● WHAT TO WORK ON
Beginning with the line that holds "order: Artiodactyla", set down each line of the data below through the very last, exactly as given, and nothing beyond that.

○ ○ ○

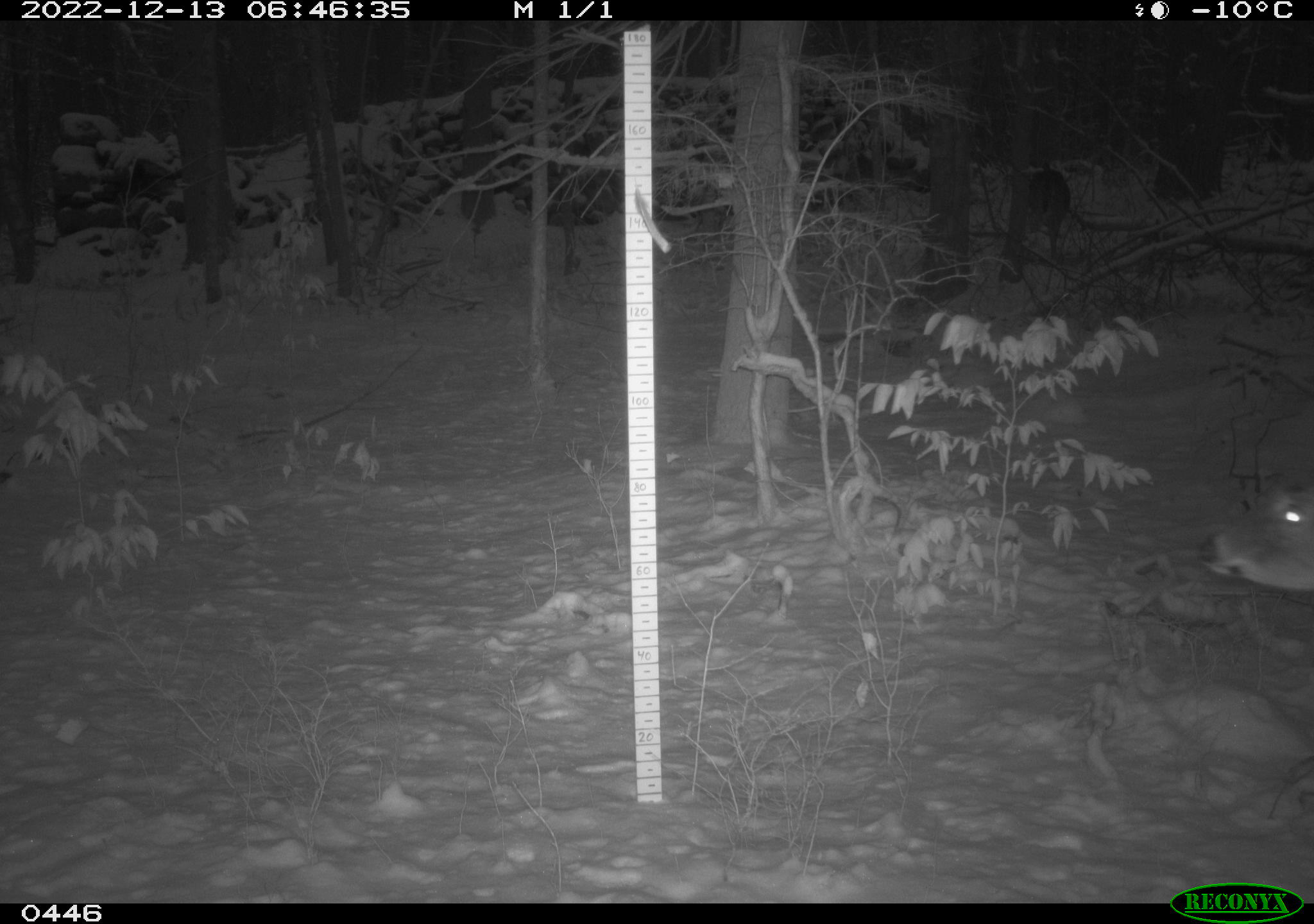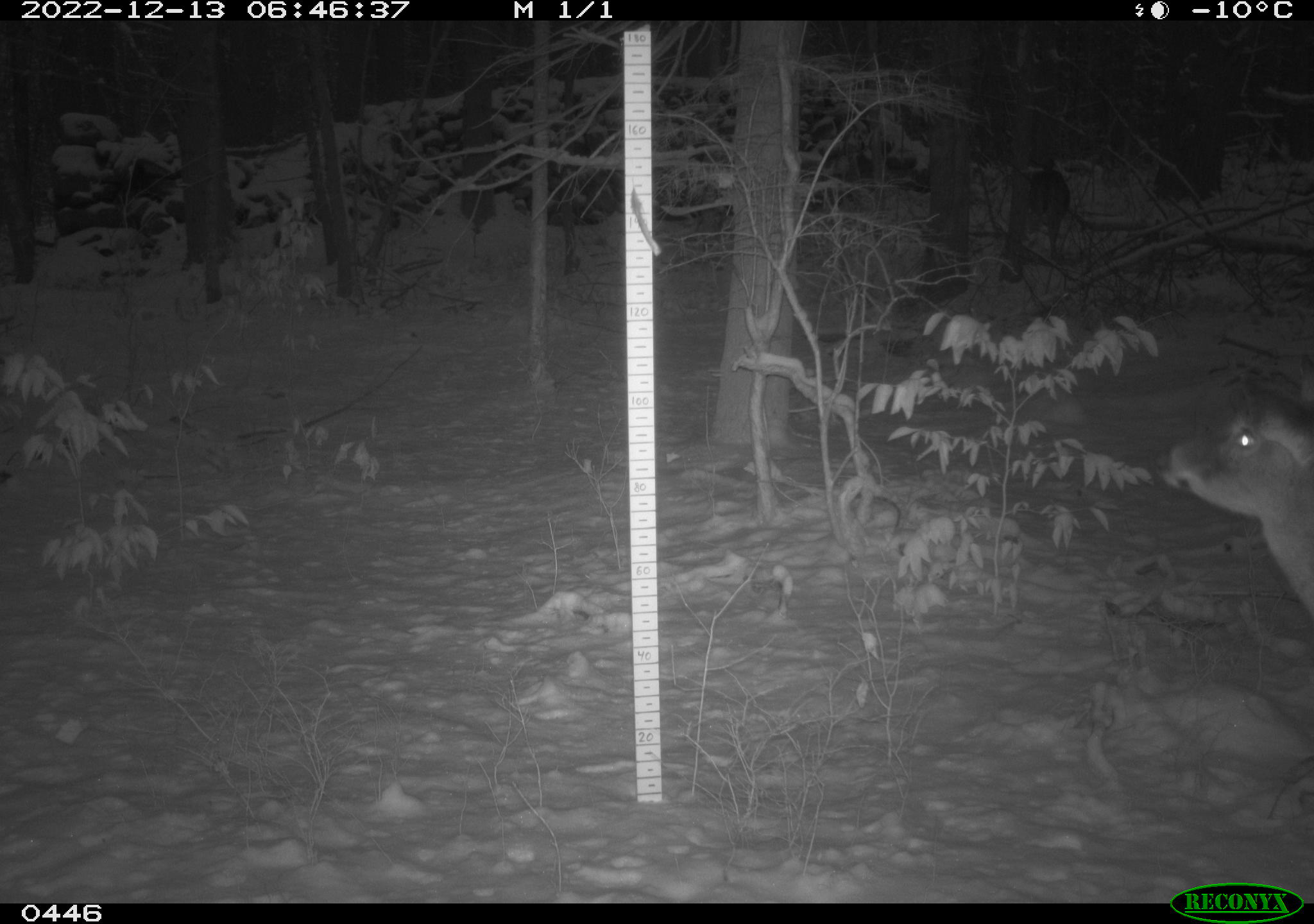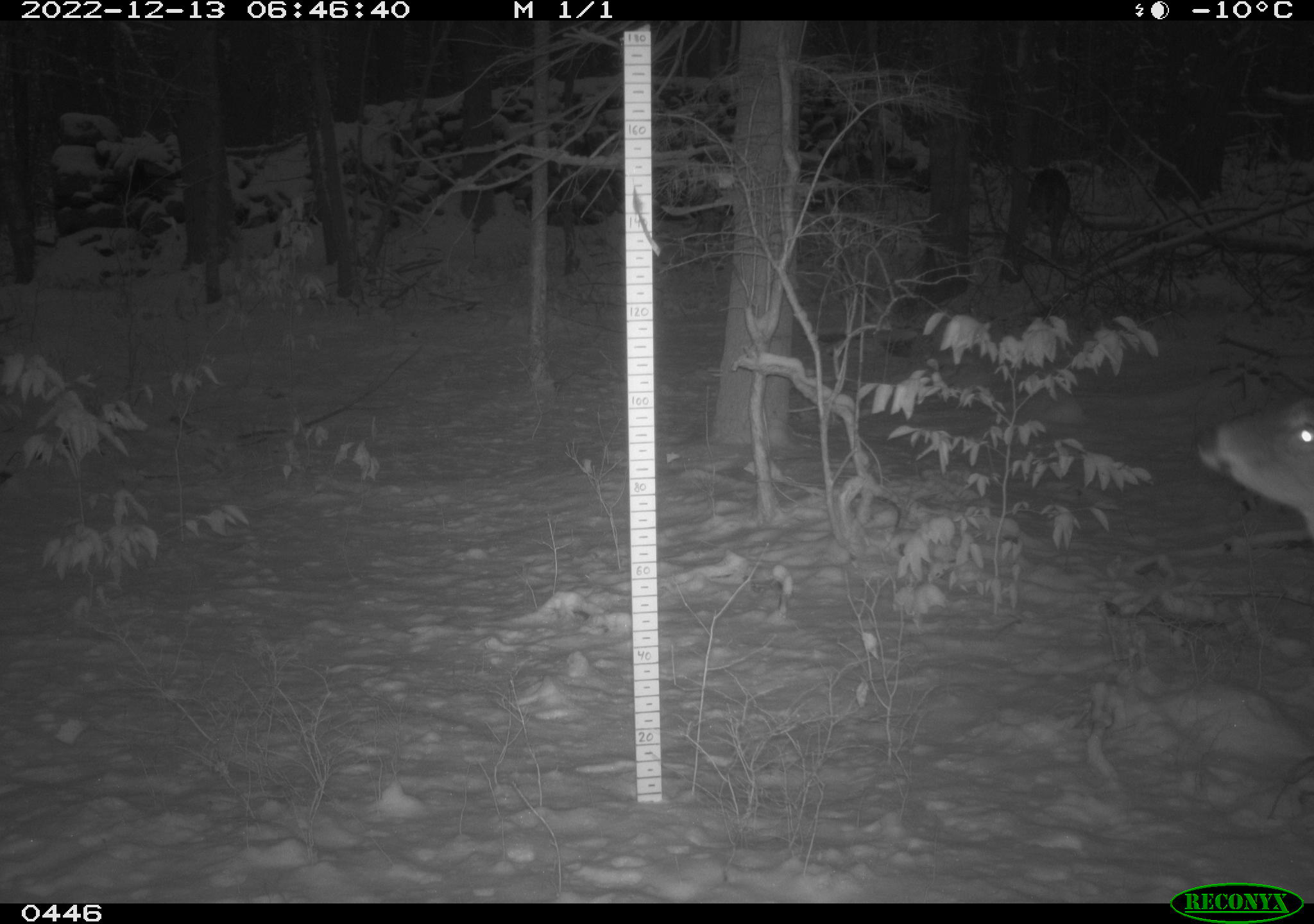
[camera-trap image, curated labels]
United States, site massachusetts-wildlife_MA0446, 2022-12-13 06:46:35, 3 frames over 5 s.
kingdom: Animalia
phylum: Chordata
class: Mammalia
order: Artiodactyla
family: Cervidae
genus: Odocoileus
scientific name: Odocoileus virginianus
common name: white-tailed deer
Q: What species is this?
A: White-tailed deer (Odocoileus virginianus).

○ ○ ○

● OUTPUT
order: Artiodactyla
family: Cervidae
genus: Odocoileus
scientific name: Odocoileus virginianus
common name: white-tailed deer
Q: What species is this?
A: White-tailed deer (Odocoileus virginianus).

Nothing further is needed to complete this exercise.